=== Extract to read ===

A new proposal from the Commodity Futures Trading Commission (CFTC) is setting the stage for what could become one of the prediction market industry’s favorite recurring traditions, i.e., arguing with regulators.
The agency has released a 267-page notice of proposed rulemaking, Prediction Markets; Public Interest Determinations, outlining how it intends to decide whether certain event contracts should be prohibited for conflicting with the public interest—a phrase that, as always, promises lively debate over what exactly the public’s interests happen to be.
In response to the plans, CFTC Chairman Michael S. Selig stated: “The CFTC will protect the integrity of our regulated markets without standing in the way of responsible innovation.
“This proposal gives the Commission a durable, transparent framework to identify the contracts Congress directed us to scrutinize while letting legitimate markets move forward.”
It arrives as prediction markets continue their steady extension into sports, politics, and other areas guaranteed to attract attention, controversy, and lengthy legal briefs. It also follows several years of litigation, hearings, and regulatory soul-searching over the CFTC’s authority to oversee event contracts, with virtually every stakeholder insisting that the future of the industry depends on getting the answer right.
The commission is proposing a more flexible framework. Instead of deciding that certain subjects are off-limits on sight, regulators would evaluate contracts based on a variety of factors when determining whether they involve unlawful activity, terrorism, assassination, war, gaming, or any future category that regulators may later decide belongs on that list. Unusually, while murder contracts would be prohibited, an “event contract that settles on whether Bernard Madoff is convicted of securities fraud” appears to be permissible.
How the CFTC wants to draw the line in the prediction markets proposal
The agency’s approach reflects arguments that prediction market operators have been making for years. According to industry participants, event contracts can facilitate price discovery, risk management, and information gathering.

=== Exercises ===
[A] List the categories named in the CFTC article that regulators would weigh when judging whether an event contract involves prohibited activity.
[B] Please copy the CFTC article word for word, from "The agency has" to "of responsible innovation.".

=== Dataset extract ===
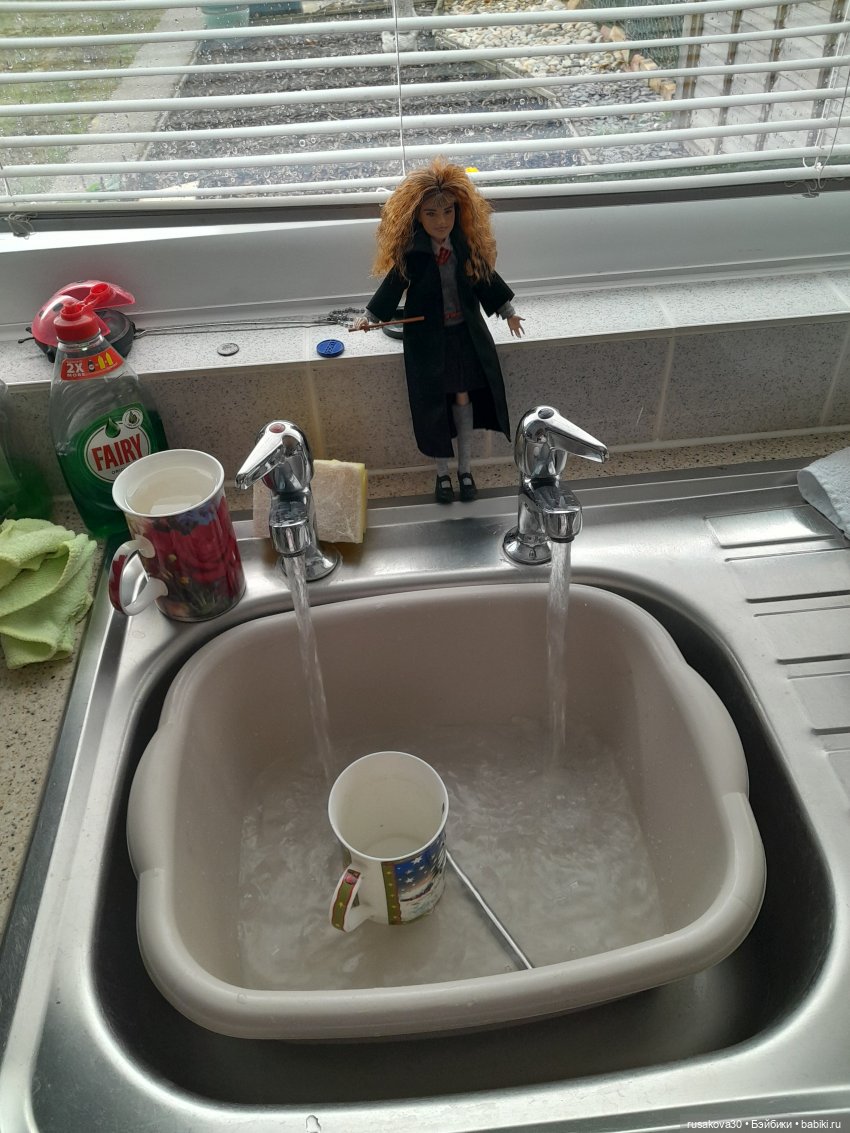 Гермиона путешествует — Куклы Harry Potter (Гарри Поттер) Mattel: Wizarding World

=== Task responses ===
[A] unlawful activity, terrorism, assassination, war, gaming

[B]
The agency has released a 267-page notice of proposed rulemaking, Prediction Markets; Public Interest Determinations, outlining how it intends to decide whether certain event contracts should be prohibited for conflicting with the public interest—a phrase that, as always, promises lively debate over what exactly the public’s interests happen to be.
In response to the plans, CFTC Chairman Michael S. Selig stated: “The CFTC will protect the integrity of our regulated markets without standing in the way of responsible innovation.